DIRECTIVE:
Extract exactly and only the lines from the one containing "What is the distance" through the end of the entries below. Pictures should not appear in the copy.

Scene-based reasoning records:
··········

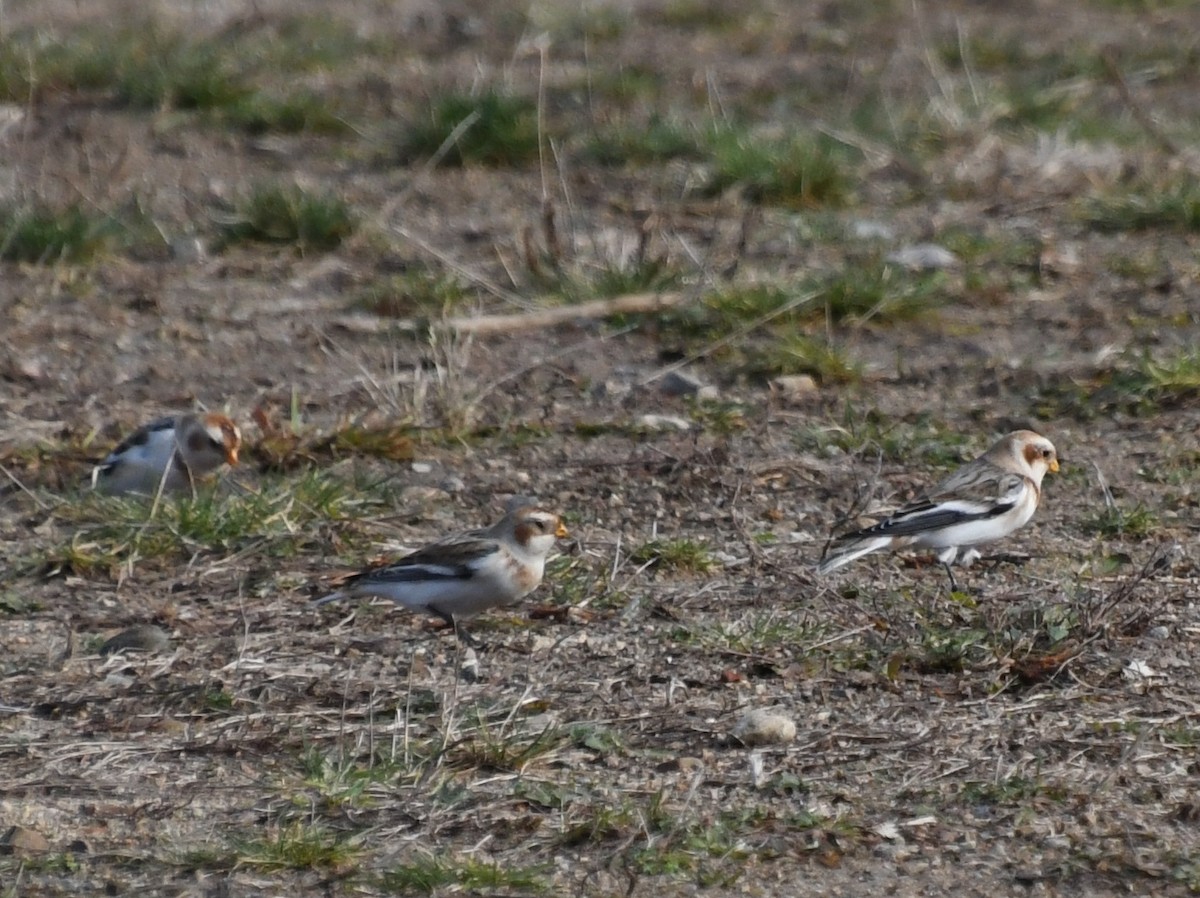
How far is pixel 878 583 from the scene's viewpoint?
235 inches

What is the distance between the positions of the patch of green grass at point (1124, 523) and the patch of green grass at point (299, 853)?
2993 mm

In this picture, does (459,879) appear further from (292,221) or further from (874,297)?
(292,221)

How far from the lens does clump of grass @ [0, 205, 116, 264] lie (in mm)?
9258

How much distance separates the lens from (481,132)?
11.0 meters

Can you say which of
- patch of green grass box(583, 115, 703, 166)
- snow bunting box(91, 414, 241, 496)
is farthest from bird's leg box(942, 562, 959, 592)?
patch of green grass box(583, 115, 703, 166)

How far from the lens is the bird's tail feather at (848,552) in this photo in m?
5.95

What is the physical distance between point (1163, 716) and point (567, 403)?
3338 millimetres

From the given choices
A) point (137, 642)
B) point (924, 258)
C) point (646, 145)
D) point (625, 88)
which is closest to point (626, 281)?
point (924, 258)

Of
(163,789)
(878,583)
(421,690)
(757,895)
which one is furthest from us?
(878,583)

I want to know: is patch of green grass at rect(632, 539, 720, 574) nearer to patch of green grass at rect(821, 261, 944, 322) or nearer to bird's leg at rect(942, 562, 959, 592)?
bird's leg at rect(942, 562, 959, 592)

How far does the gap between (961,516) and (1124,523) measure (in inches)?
23.1

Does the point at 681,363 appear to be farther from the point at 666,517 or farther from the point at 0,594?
the point at 0,594

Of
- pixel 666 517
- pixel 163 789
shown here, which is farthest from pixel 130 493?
pixel 163 789

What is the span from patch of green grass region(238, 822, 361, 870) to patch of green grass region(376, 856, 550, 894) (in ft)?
0.35
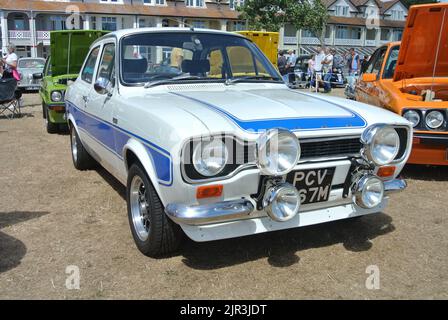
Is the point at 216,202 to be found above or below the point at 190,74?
below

··········

THE ANSWER:
What is the distance between the positions of the patch of green grass at point (1124, 523) and the patch of green grass at point (299, 853)?
2993 mm

In this picture, does (459,879) appear further from (292,221) or further from (874,297)?
(292,221)

How far from the lens does clump of grass @ [0, 205, 116, 264] lie (in mm)?
9258

How much distance separates the lens from (481,132)?
11.0 meters

Can you say which of
- patch of green grass box(583, 115, 703, 166)
- snow bunting box(91, 414, 241, 496)
is farthest from bird's leg box(942, 562, 959, 592)?
patch of green grass box(583, 115, 703, 166)

How far from the lens is the bird's tail feather at (848,552) in this photo in m?
5.95

What is the physical distance between point (1163, 716) and point (567, 403)?
3338 millimetres

From the given choices
A) point (137, 642)
B) point (924, 258)
C) point (646, 145)
D) point (625, 88)
which is closest to point (626, 281)?
point (924, 258)

Of
(163,789)
(878,583)
(421,690)
(757,895)
which one is furthest from us?
(878,583)

I want to know: is patch of green grass at rect(632, 539, 720, 574) nearer to patch of green grass at rect(821, 261, 944, 322) or nearer to bird's leg at rect(942, 562, 959, 592)?
bird's leg at rect(942, 562, 959, 592)

How far does the gap between (961,516) and (1124,523) measure (in inches)?
23.1

Does the point at 681,363 appear to be farther from the point at 666,517 or farther from the point at 0,594?
the point at 0,594

Of
- pixel 666 517
- pixel 163 789
shown here, which is farthest from pixel 130 493?
pixel 163 789

What is the span from patch of green grass region(238, 822, 361, 870) to patch of green grass region(376, 856, 550, 894) (in ft)?
0.35
Is the point at 216,202 to be found above or below the point at 190,74?
below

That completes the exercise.